What stories they could explore in the Blade runner Universe, and how replicants fit in
Kosove: That's an interesting question. I think for us, one of the things that made this so timely is the fact that we're all living, and we're kind of blessed to live in, what is essentially the industrial revolution age for technology. And it's changing at such a rapid pace. Because of that, and because of the fact that Philip K. Dick is quite brilliant at imagining a world that maybe doesn't exist but is very quickly getting here. There are opportunities to think about either what our world will be like in our almost immediate near future.

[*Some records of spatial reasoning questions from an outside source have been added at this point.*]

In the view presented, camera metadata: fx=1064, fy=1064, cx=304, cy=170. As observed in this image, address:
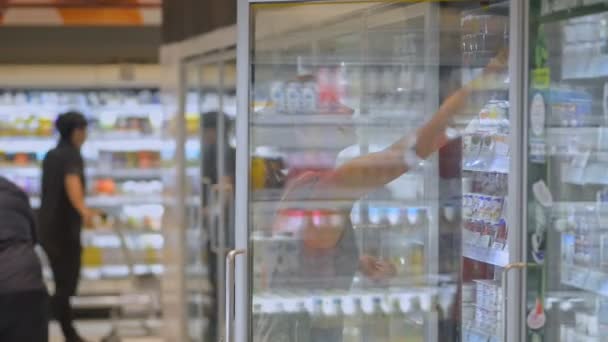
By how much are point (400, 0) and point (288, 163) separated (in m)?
0.69

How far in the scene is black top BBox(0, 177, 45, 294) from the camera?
4555mm

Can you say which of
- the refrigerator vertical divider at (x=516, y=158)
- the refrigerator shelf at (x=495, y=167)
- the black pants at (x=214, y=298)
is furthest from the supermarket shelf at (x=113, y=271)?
the refrigerator vertical divider at (x=516, y=158)

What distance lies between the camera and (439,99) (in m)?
3.81

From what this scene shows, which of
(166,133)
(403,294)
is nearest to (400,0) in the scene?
(403,294)

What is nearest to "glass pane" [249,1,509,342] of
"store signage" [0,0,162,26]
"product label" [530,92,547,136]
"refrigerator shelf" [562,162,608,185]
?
"product label" [530,92,547,136]

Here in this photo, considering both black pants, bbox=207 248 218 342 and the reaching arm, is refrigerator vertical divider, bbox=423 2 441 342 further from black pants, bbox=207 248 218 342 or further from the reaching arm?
black pants, bbox=207 248 218 342

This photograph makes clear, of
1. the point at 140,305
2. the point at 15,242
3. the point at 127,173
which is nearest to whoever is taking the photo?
the point at 15,242

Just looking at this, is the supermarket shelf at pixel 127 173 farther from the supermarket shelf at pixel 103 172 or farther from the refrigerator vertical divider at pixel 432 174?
the refrigerator vertical divider at pixel 432 174

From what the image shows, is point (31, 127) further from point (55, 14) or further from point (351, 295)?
point (351, 295)

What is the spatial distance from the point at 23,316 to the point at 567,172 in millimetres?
2452

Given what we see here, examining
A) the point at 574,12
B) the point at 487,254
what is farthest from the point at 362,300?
the point at 574,12

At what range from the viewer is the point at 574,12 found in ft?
12.1

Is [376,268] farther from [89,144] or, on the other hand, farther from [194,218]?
[89,144]

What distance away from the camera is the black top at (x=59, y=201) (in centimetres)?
715
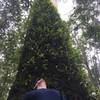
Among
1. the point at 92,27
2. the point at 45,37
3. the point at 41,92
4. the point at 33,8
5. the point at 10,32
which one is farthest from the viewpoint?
the point at 92,27

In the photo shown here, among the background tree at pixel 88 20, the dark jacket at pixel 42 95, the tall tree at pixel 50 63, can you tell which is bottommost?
the dark jacket at pixel 42 95

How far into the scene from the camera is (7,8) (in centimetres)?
1116

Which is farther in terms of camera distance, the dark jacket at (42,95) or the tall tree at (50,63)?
the tall tree at (50,63)

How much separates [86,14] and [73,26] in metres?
1.17

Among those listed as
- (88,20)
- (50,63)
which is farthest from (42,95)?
(88,20)

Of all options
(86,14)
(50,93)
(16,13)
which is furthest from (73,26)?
(50,93)

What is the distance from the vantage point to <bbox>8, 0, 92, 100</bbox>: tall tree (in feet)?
16.0

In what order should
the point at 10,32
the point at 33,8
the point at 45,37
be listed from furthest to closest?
the point at 10,32 < the point at 33,8 < the point at 45,37

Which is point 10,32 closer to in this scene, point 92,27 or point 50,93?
point 92,27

Or to think about what the world is after Blade Runner, because we have things that have come into our being, things that are a part of our consciousness now that we couldn't have imaged many years ago.
I was in the Dallas airport a couple weeks ago, and there was a robot who was going through the airport cleaning. But it was also having conversations with people that were fluid conversations. It was quite extraordinary, and at that point I knew that we were on the verge of getting involved with this [Blade Runner film], and I thought about how fast the world is advancing and how possible Philip K. Dick's ideas were, and how much material was there to mine for the project, either the prequel or sequel.
Kosove:...the Pentagon is exploring all kinds of ways to engage in combat, without having to use actual human beings. You see it with the use of drones. The logical extension of that is exactly the world that Philip K. Dick imagined, which is coming to a point where something that was not human is being charged to do tasks that we don't want human beings to do. And what if there was a degree of humanity in these "people," and how would they respond? ...There's a wealth of material just mentioned casually when they introduce the Replicants — "Oh, she's a pleasure model, he's a combat droid." It's wide open.
Bud Yorkin: We are going to have Replicants, obviously. That's part of what we started with originally. We're certainly going to have Replicants involved. By the way, Replicants can be any number of ways, and involved in the way humans work and live. Replicants will be different in the end somewhere.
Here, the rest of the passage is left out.